A couple of years ago I was nearly as interested in watching movies constantly as I currently am in reading books. While going through all of my movies, I started to look for several classic movies, which is how I came to own Stanley Kubrick’s “A Clockwork Orange.” I knew that it was based upon a novel, but I’d never read it before. While on a recent trip through my local Barnes & Noble I saw this book and decided to buy it (if you follow my blog at all you’ll see that I get quite a few books this way, which is why as much as I love Amazon I still go to B&N quite often for books). Anthony Burgess’s classic novel is interesting to say the least, but at times aggravating as well.
The book follows Alex, who is 15 years old when the book begins. He is the leader of a gang which includes himself and 3 “droogs.” The book is told in 1st person and Alex is a very introspective character who constantly analyzes his situation. He is an intelligent person who spends his time constantly breaking the law and getting into fights with other gangs.
The city where the story takes place isn’t really named, not that it’s important to the story.
With his law-breaking ways, Alex eventually gets caught by the police and then taken to prison where to avoid his entire sentence he agrees to undergo an experimental treatment that will allow him to return to society “cured” and able to function as a proper member of society.
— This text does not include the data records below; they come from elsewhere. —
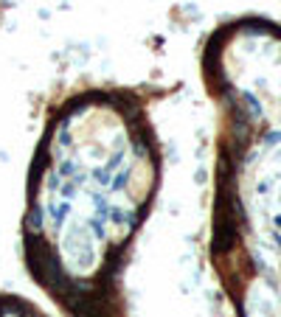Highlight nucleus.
<instances>
[{
	"mask_svg": "<svg viewBox=\"0 0 281 317\" xmlns=\"http://www.w3.org/2000/svg\"><path fill=\"white\" fill-rule=\"evenodd\" d=\"M152 191L149 129L127 98L85 95L51 121L31 180L26 256L70 317H118V264Z\"/></svg>",
	"mask_w": 281,
	"mask_h": 317,
	"instance_id": "f257e3e1",
	"label": "nucleus"
},
{
	"mask_svg": "<svg viewBox=\"0 0 281 317\" xmlns=\"http://www.w3.org/2000/svg\"><path fill=\"white\" fill-rule=\"evenodd\" d=\"M0 317H48L28 300L11 298V295H0Z\"/></svg>",
	"mask_w": 281,
	"mask_h": 317,
	"instance_id": "f03ea898",
	"label": "nucleus"
}]
</instances>
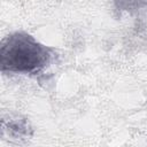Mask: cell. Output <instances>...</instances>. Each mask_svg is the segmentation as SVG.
<instances>
[{"label": "cell", "mask_w": 147, "mask_h": 147, "mask_svg": "<svg viewBox=\"0 0 147 147\" xmlns=\"http://www.w3.org/2000/svg\"><path fill=\"white\" fill-rule=\"evenodd\" d=\"M54 49L39 42L24 31L7 36L0 46V69L2 72L37 76L52 62Z\"/></svg>", "instance_id": "obj_1"}]
</instances>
This book is odd in many ways, some of which Burgess mentions in his introduction to the version that I have. One of the first things stated in the introduction is that the original American version only had 20 chapters as opposed to the 21 that the author wrote. The movie is also based upon the version containing 20 chapters. In all honesty, the book is better without the 21st chapter, which seems out of place from the direction that the rest of the novel was going. The other part of the book that needs to be mentioned in any review of it is the language used. Alex and his droogs talk in a very heavy slang that is at times very hard to understand. Especially in the earlier sections of the book, I would have had no idea what was going on had I not seen the movie and been able to relate what was going on back to scenes from the movie. Later in the book you are able to understand it easier (while very odd, it is at least consistent) but it’s still frustrating to read.
The idea of the story is powerful, but it’s not good enough to overcome the dialect flaws and the fact that the last chapter just doesn’t fit with the direction the story was going in. I almost hate to say this, but for anyone interested in this I would suggest that they watch the movie rather than read the book.